BEGIN DATA SHOWN

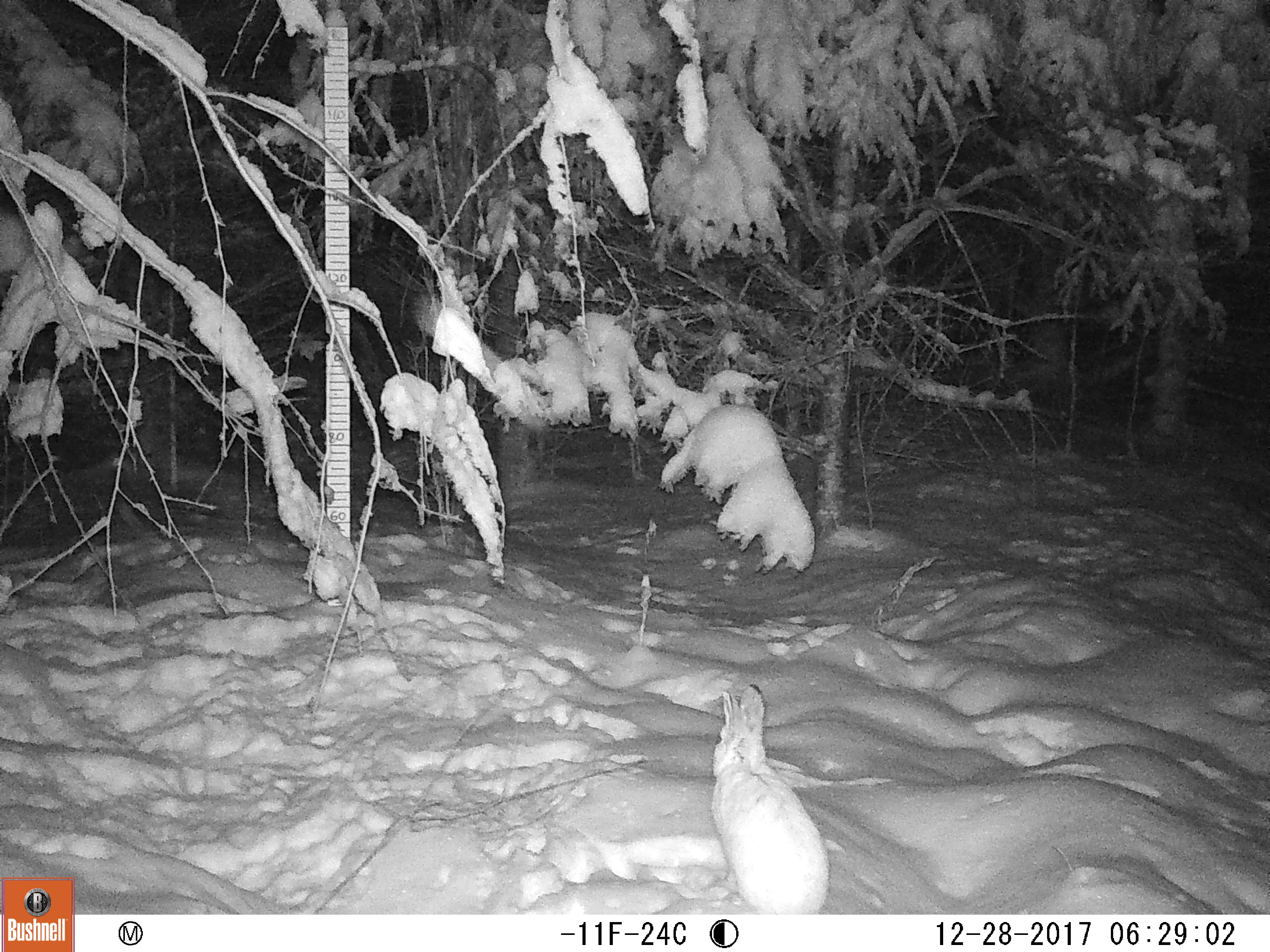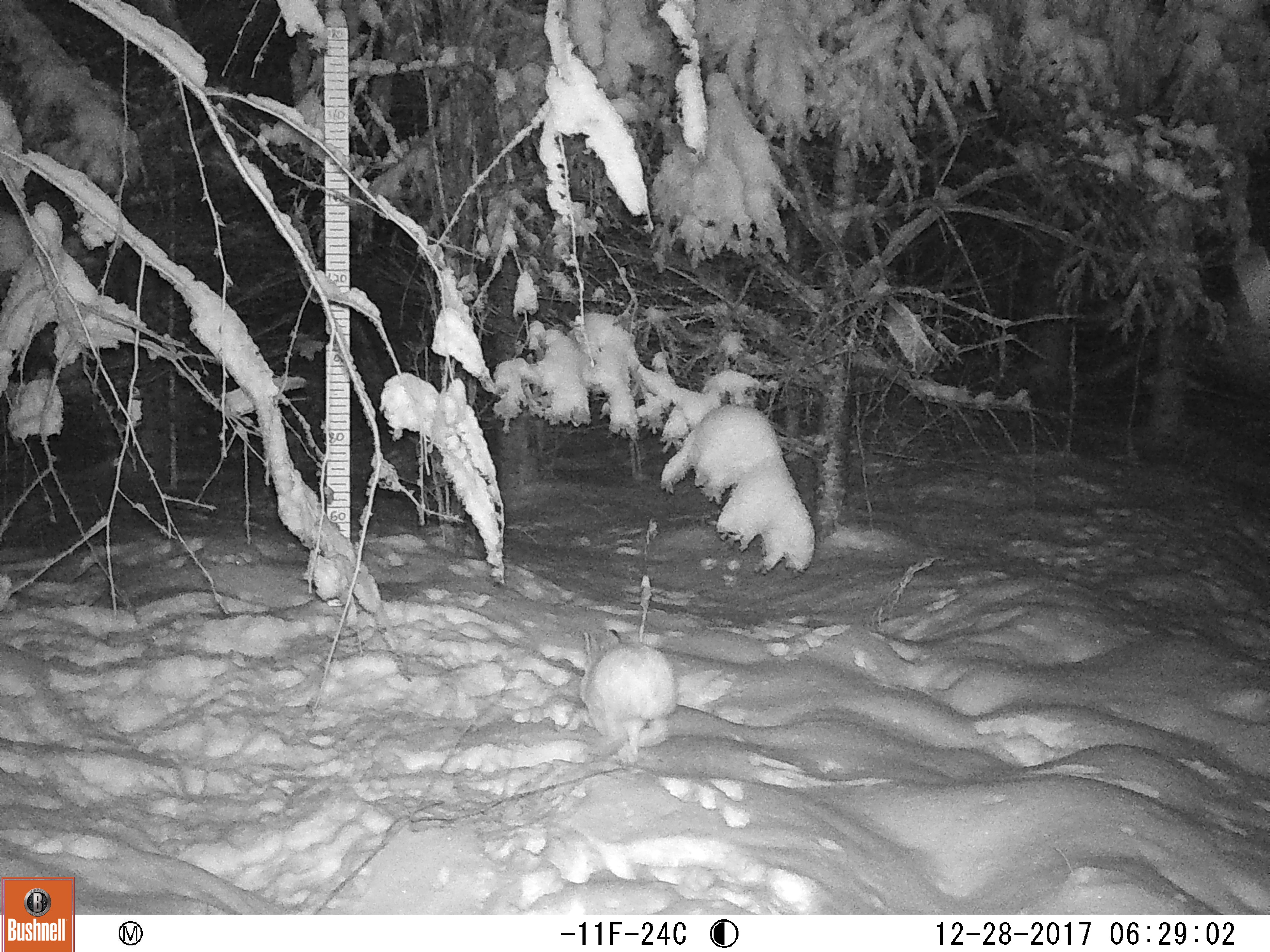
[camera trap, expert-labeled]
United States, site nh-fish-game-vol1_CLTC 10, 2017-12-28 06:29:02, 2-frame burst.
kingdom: Animalia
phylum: Chordata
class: Mammalia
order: Lagomorpha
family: Leporidae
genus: Lepus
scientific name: Lepus americanus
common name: snowshoe hare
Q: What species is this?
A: Snowshoe hare (Lepus americanus).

END DATA SHOWN

ACTIVITY:
The lines from the one with "class: Mammalia" through the final line of the data are to be reproduced exactly, both included, with no other lines.

SOLUTION:
class: Mammalia
order: Lagomorpha
family: Leporidae
genus: Lepus
scientific name: Lepus americanus
common name: snowshoe hare
Q: What species is this?
A: Snowshoe hare (Lepus americanus).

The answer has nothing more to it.